Manitoba continues with efforts to modernize early learning and child care (ELCC), building a stronger and more responsive system to ensure high-quality, affordable and accessible services for all families and to advance Manitoba’s economic growth by supporting parents to participate in the workforce.

Overview

On August 9, 2021, the Governments of Canada and Manitoba signed the new Canada-Manitoba, Canada-Wide Early Learning and Child Care Agreement. The agreement will provide $1.2 billion in federal funding over the next five years to reduce licensed child care costs for families to an average out-of-pocket cost for parents of $10/day and to expand access to more quality, inclusive child care spaces for children zero to six years of age.

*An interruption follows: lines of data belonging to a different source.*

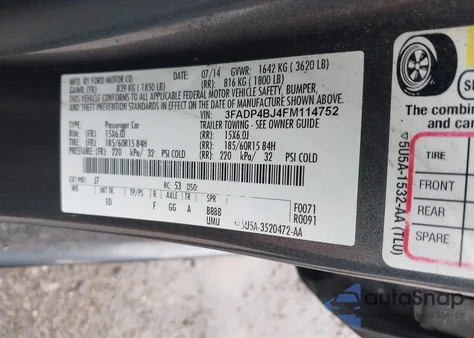 2015 Ford Fiesta Se из США, поврежденный, VIN 3FADP4BJ4FM114752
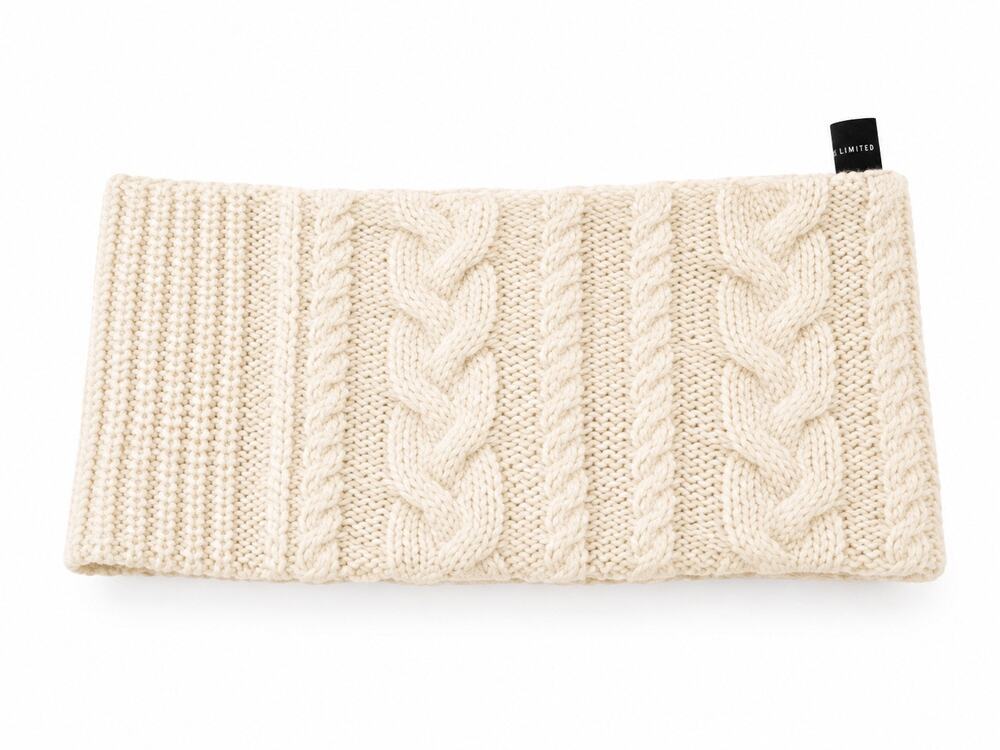 The Limited Cream Cable Knit Neck Scarf Ear Warmer Cotton Acrylic NWT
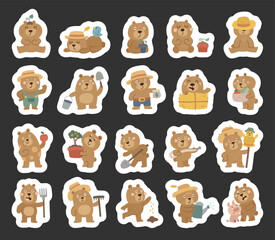 Bear farmer character set in scandinavian style showing different emotions and poses countryside animals working on farm activities and gardening scenes with tools food harvest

Throughout fall 2021, Manitoba and Canada worked towards finalizing Manitoba’s Action Plan, released on December 21, 2021. The action plan initiatives focus on the unique needs of Manitoba families, communities and child care providers and provides the building blocks to inform further development of these and other initiatives through consultation and engagement with parents and the early learning and child care sector.

The Canada-Manitoba, Canada-Wide ELCC Agreement, is the one of three federal allocations under the two Agreements intended to promote growth and stability of the regulated child care sector. Along with the extension of the Canada-Manitoba Early Learning and Child Care Agreement that includes one-time workforce funding, the agreements’ action plans will inform Manitoba’s roadmap for transformation of the current ELCC system. The extended Canada-Manitoba ELCC agreements are in the final stages of negotiations and will be shared here when they are available.

Key Priorities

The agreements between Canada and Manitoba establish a partnership to continue working towards implementing an accessible system capable of growing to meet the needs of all families looking for a licensed child care space, prioritizing those that are higher in need.  This systemic transformation is based on a common set of interrelated principles:

  • Accessibility - Improved responsiveness of the early learning and child care system through greater flexibility in operational hours, expansion of child care spaces and choice.
  • Affordability - Balanced affordability of child care fees based on income levels  with financial assistance for providers through a modernized, equitable funding approach
  • Quality - Improved child care services through attraction and retention of quality child care educators including training, curriculum redevelopment for child care programming, a certification process that supports career laddering and enhanced wages.
  • Inclusivity - Enhanced adaptable curriculum framework to integrate Indigenous, cultural and community perspectives ensuring vulnerable communities – including children with disabilities and children needing enhanced or individual supports, racialized children, children of newcomers, and official language minorities – have equitable access to regulated child care spaces.
  • Reporting - Enhanced and/or new IT business solutions to demonstrate sound potential for favourable returns on investment through on-going cost- benefit analyses of child care investments producing solid results towards a sustainable long-term funding and capacity building approach.

The principles for building an improved and modernized system will be anchored by a new legislation and policy framework promoting a foundation that will allow the flexibility to support continuous improvements to funding and targeted supports for regulated child care providers and families.